Embrace. Accept that what you do is a business function. Understanding marketing, creating a business plan, accounting . . . isn't it just more paperwork? Isn't that what helping professionals hate already?  I am not saying that you shift your focus to being a business expert just that you take the reality of your business seriously. I have an accountant. I meet regularly with a social marketing expert. I talk to consultants in the field to develop my strategic plan. I don't do it all myself. But no one else will do it for me either. I need to "lean into" the business. I need to be the leader and plan for growth.

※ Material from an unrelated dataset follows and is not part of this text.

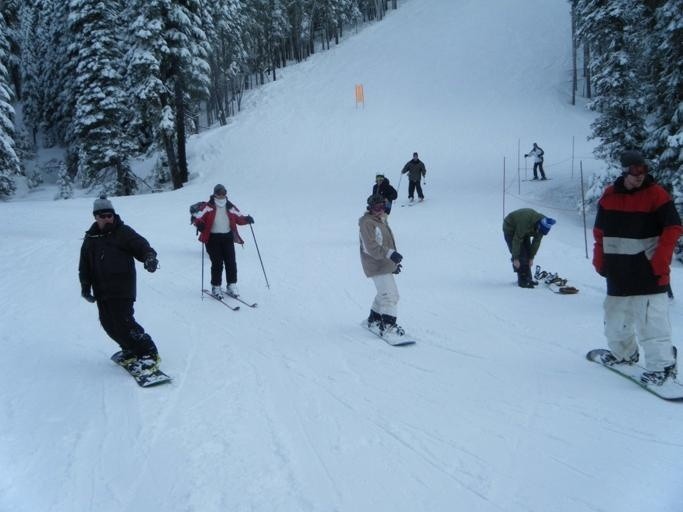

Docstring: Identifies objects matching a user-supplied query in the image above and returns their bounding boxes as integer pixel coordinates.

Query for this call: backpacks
[190,201,208,232]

Act. Be audacious enough to dream . . . then act on it. "The first sale is always to yourself," consulting guru Alan Weiss writes. Courage. It seems strange for me to tell my fellow professionals they need courage. After all these are the people that brazenly face the pain, chaos, and conflict on the human condition daily. They are courageous in so many ways. But when it comes to believing in their own abilities I often find fear. out-weighs courage. This leads to . . .

Source. Our profession is resource-shy. What I mean by that is that unlike many industries we seem incapable, or unwilling, to use sources and invest money in developing ourselves and our business. Maybe its working in an industry that does not pay well. (You would not believe the offers that get thrown at my home-schooled, non-college, IT professional son.) Maybe its a lack of belief in our own value. But most professionals I know only attend the CEU trainings they have to in order to meet licensure requirements or that help them stay current in their particular cope of practice (Autism, ADHD, etc.)  Few develop a strategic plan for their career and develop new skill sets or pay for training to expand into new areas of practice.

Broaden. Embrace. Act. Source. Do these things and we will expand the playing field, grow as a profession, and enrich ourselves and others to lead richer, fuller, and healthier lives.